Māori wood carver and carpenter

Hōne Te Kāuru Taiapa (10 August 1912 – 10 May 1979), also known as John Taiapa, was a Māori master wood carver (tohunga whakairo) and carpenter of Ngāti Porou. He was the younger brother of master Māori carver Pine Taiapa. The two brothers worked closely with politician Sir Āpirana Ngata on reintroducing the Māori arts & crafts to the country after World War II. Both men, for example, demonstrated Māori carving skills by carving and restoring lost or damaged traditional marae all along the North Island of New Zealand alongside fellow carvers or students they had been training as part of a programme by the New Zealand Department of Education to educate teachers to reintroduce Māori arts and crafts to school children. New Zealand poet Hone Tuwhare included a poem about the wood carver, "On a theme by Hone Taiapa", in his 1973 collection Something Nothing.

== Early life ==
Taiapa was born at Tikitiki on the East Coast in 1912, one of 14 children of Tāmati Taiapa and Maraea Te Iritawa. In the early 1930s he went to assist his brother Pine, who was a student of carving at a school of Māori arts and crafts that had been established at Ohinemutu in Rotorua in 1927. The brothers studied under Rotohiko Haupapa, an Arawa carver.
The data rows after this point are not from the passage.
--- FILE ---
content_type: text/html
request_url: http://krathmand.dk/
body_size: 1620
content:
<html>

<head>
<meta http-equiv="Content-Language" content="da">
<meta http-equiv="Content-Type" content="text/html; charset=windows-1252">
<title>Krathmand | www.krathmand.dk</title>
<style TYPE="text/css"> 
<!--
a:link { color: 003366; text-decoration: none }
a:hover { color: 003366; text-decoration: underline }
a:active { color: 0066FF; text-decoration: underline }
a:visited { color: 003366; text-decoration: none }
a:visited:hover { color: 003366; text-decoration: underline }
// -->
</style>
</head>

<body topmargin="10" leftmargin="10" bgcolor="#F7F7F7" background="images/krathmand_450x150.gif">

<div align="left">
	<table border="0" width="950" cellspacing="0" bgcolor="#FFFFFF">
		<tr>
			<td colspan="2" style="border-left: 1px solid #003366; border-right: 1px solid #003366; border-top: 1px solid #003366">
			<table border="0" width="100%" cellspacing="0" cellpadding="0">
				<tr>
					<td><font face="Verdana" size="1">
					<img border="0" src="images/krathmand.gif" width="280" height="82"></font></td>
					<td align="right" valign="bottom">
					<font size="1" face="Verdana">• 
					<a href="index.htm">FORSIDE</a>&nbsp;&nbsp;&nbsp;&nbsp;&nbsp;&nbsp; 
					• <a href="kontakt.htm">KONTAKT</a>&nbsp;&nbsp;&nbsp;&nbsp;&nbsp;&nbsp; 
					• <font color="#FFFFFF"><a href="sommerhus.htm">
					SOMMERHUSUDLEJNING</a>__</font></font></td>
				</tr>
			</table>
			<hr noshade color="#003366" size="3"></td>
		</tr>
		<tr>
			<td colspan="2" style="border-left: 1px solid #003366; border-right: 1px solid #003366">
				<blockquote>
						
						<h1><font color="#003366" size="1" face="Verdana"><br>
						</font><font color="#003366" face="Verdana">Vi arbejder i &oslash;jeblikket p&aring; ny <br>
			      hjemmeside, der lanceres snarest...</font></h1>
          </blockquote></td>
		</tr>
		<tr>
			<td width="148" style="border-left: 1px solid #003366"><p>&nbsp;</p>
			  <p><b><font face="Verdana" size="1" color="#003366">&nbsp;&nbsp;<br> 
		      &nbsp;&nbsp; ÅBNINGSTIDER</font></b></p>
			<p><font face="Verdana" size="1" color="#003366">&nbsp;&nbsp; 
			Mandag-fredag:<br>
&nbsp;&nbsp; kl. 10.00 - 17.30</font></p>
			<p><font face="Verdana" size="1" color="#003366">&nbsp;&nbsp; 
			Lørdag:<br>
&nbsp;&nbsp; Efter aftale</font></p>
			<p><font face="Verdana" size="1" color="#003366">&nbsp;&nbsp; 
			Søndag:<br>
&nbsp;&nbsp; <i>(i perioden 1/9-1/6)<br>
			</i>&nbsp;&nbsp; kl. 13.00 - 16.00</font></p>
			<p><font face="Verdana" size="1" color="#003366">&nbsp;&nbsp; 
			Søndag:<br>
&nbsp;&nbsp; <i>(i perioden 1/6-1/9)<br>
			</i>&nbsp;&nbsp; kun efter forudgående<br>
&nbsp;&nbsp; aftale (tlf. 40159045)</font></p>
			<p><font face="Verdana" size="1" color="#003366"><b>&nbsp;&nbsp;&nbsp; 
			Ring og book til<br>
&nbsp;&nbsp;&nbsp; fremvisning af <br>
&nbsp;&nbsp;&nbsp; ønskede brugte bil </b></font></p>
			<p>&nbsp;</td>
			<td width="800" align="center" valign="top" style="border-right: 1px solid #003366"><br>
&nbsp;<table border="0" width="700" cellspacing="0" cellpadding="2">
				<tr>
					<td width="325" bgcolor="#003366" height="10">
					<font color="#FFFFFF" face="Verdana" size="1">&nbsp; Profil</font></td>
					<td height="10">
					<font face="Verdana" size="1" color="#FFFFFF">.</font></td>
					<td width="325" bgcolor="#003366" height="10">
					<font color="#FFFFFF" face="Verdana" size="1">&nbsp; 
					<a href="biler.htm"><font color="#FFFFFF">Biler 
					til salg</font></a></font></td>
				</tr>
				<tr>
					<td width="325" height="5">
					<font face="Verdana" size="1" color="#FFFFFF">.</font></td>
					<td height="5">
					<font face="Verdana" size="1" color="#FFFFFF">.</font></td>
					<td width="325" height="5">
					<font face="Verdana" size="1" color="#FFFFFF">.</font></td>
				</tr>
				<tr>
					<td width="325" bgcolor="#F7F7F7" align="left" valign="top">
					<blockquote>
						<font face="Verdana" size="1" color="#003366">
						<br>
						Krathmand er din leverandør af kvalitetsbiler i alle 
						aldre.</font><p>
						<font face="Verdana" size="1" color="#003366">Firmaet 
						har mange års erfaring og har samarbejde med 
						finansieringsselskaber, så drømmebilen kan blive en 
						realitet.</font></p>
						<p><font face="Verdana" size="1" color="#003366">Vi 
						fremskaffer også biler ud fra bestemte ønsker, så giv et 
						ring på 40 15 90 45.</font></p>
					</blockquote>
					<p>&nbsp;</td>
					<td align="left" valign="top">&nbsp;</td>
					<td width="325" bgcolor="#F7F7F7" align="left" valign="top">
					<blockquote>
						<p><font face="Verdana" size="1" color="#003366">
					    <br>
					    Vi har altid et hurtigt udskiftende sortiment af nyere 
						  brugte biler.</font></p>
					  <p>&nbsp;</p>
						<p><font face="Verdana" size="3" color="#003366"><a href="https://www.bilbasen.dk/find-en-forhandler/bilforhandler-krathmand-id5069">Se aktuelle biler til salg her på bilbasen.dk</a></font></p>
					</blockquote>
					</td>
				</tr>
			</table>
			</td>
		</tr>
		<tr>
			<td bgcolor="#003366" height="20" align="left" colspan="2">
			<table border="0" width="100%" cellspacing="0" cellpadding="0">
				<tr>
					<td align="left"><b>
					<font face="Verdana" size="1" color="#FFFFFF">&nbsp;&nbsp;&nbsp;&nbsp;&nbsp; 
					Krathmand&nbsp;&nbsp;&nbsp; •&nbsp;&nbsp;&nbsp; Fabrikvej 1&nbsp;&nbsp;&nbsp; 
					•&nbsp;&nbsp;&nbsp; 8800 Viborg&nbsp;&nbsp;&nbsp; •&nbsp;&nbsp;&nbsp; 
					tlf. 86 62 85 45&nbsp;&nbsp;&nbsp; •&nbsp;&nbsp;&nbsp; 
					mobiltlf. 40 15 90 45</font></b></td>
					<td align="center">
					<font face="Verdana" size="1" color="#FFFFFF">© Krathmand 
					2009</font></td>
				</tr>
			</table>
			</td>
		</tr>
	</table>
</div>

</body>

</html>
Haupapa died in 1932 and Eramiha Kapua took over teaching at the school. Kapua told his students not to bother with tapu observances around carving, in case they got it wrong. The first building Hone Taiapa worked on was Te Hono ki Rarotonga at Tokomaru Bay, in 1934. Between 1934 and 1937 he worked on buildings at Otaki, Waitara, Ruatoria and on the assembly hall at Te Aute College, as well as assisting with the meeting house at Waitangi.

A 1959 article discussed how Pine and Hone Taiapa approached different tribal styles of carving:When Pine and John started carving, tribal sentiments were very much more pronounced than they are to-day. Their earliest teacher, Rotohiko Haupapa, it seems, was not very happy about teaching men of other tribes and Pine and John used East Coast models for their earliest work, rather than trespass on what was thought of as a closed Arawa domain. So, by the time Te Hono Ki Rarotonga was finished, they knew the style of Ngati Porou. However, wider knowledge was needed for their next big job, the Waitangi house. This house contains slabs carved in five different styles: East Coast, Gisborne, Arawa, Whanau Apanui and Ngapuhi. John recalls how the carving team managed the Ngapuhi style which at that time was entirely forgotten and had not been practised for over a century: they stayed in Auckland for a while and carved small models of Ngapuhi work they found in the Auckland Museum. This was the only time small models were made; later when they had to carve in the Taranaki style for the house in Waitara, it was easy to imitate the style just by looking at the models in the museum. By then, the principle had been accepted that a practised modern carver may have to use several tribal styles, according to the area where the house was built. By the time the Waitangi meeting house was completed in 1937, Hone "considered himself a full trained carver".

== Career ==
The Rotorua School of Maori Arts and Crafts closed during World War 2 then reopened with Taiapa as an instructor and later head of the school. The school closed in the late 1950s. During this period Taiapa also worked as a builder to supplement his carving work.

Taiapa led the team of carvers that carved most of the pieces for Arohanui ki te Tangata in Lower Hutt, which was opened in September 1960.

In the 1960 Queen's Birthday Honours, Taiapa was appointed a Member of the Order of the British Empire, for cultural services to the Māori people, especially in the field of wood carving.

In 1963 the New Zealand Māori Arts and Crafts Institute was established by an Act of Parliament.Taiapa became the head of the Institute's Wood Carving School at Whakarewarewa, Rotorua when it opened in 1967. He then trained and guided the next generation of master carvers to take his place; he died in 1979. Notable disciples of Taiapa are Rangi Hetet, Clive Fugill and James Rickard, all now widely considered as 'tohunga whakairo' or master carvers.